Friday, 16 August 2019


I finally got to visit
the Elbphilharmonie in Hamburg.
The spire of Nikolaikirche, a remnant of
the fire-bombing of Hamburg in 1943.

Thursday 23 August 2018


Are there such things as “justly neglected” classics? Austrian pianist Ingrid Marsoner’s programme looked interesting on paper, but on reality came off like a damp squib. She is certainly not a bad pianist, but her selections paled alongside those that came before and after.

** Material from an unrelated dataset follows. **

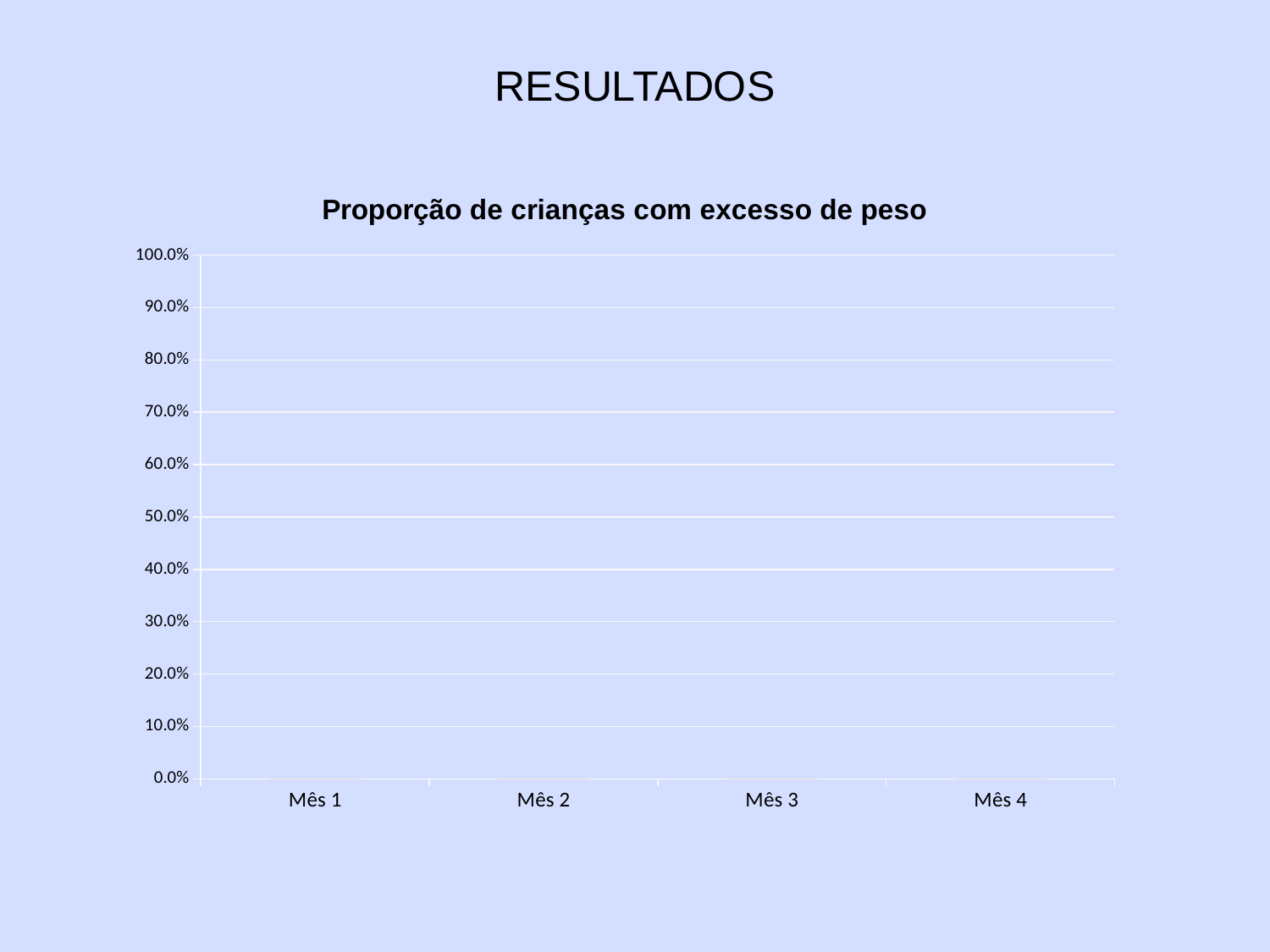
What is the title of the chart? Proporção de crianças com excesso de peso How many categories are shown on the x axis of the chart? 4 Is the value for Mês 2 greater or less than 50.0%? less What is the highest value shown on the y axis of the chart? 100.0% Is the value for Mês 1 greater or less than 10.0%? less Is the value for Mês 4 greater or less than 10.0%? less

Anselm Huttebrenner was a good friend of Schubert’s, and his Geisterszenen (Ghost Scenes) was intermittently interesting with its supposedly spectral sound effects, of things that go bump in the night, the sort of things which made Alkan’s music fascinating. 

Hummel’s Rondo-Fantasy is not the same Rondo Favorita that had become quite popular among pianists but something less captivating, while his Fantasy on Mozart’s Non Piu Andrai (from The Marriage of Figaro) was merely a note-spinner, obviously churned out for fiscal rather than artistic reasons.

Rachmaninov’s Etudes-tableaux are hardly rarities. Marsoner played the G minor and E flat minor numbers from Op.33 well but made a complete hash of the elusive D minor etude from Op.39. As for Robert Fuchs’ First Sonata, one listen in a lifetime would be enough. Its thin thematic material, which one is seriously challenged to remember, and an idiom no more advanced than Schubert (long dead by 1877 when it was conceived) made this a lead balloon. On wonders what an 80-year-old Schubert would have thought of that. Marsoner’s encore, thankfully by Schubert, his Klavierstuck in E flat minor (from the late D.946 trilogy), was the best music of the whole evening. And she played it like she knew that as a fact.

A day trip took me to the town of Tonder,
just across the border in Denmark.
The historic water tower is now part of the
Tonder-South Jutland Museum.

Friday 24 August 2018


The Brit Simon Callaghan was one of three Young Explorers in the 2016 festival, and has now “graduated” to play in a main event recital. His programme truly qualifies to rarity status, so rare that a page-turner was required for all three works. Honestly, I have never heard of John Francis Barnett (1837-1916, a Briton) or Jean-Louis Nicode (1853-1919, a Prussian despite his French name) but on account of Callaghan’s excellent and passionate performances, the need to hear their works again borders on fairly urgent.

There was nothing English about Barnett’s Sonata in E minor (published in 1895), except that it may have been heard in some turn-of-the-century English drawing room. Mendelssohn and Schumann-like is closer to the mark, with lots of notes but very pleasant, and almost too gentrified. Its finale was a Saltarello ed Intermezzo, and that is as much a tribute to both Germans as one could get. 

Nicode’s Six Fantasy Pieces Op.6 (1876) are subtitled Andenken an Robert Schumann (Memories of R.S.), and its first piece shouts Kreisleriana at the outset. Their lengths, running to over half an hour, suggests these could be Nouvelles Novelettes. Every Schumannism thought possible is recycled here. Imitation is the sincerest form of flattery. Is this a tribute or mere pastiche? His four encores: three short movements from Nicode’s Ein Liebesleben (A Life of Love) and the first piece from Schumann’s Kinderszenen, naturally.

In between was K.S.Sorabji’s Le jardin parfume (The Perfumed Garden), almost 20 minutes of nocturnal bliss and stupor. It is one of those pieces played pianissimo throughout, meandering, without apparent development and seemingly without end. By not knowing what to expect, impatience will built up, and by the umpteenth time one thinks “Enough!”, it actually concludes. Maybe Sorabji needed to go to the men’s room. A point of note, Kun Woo Paik performed this at the 2005 Singapore International Piano Festival, some 13 years before Husum!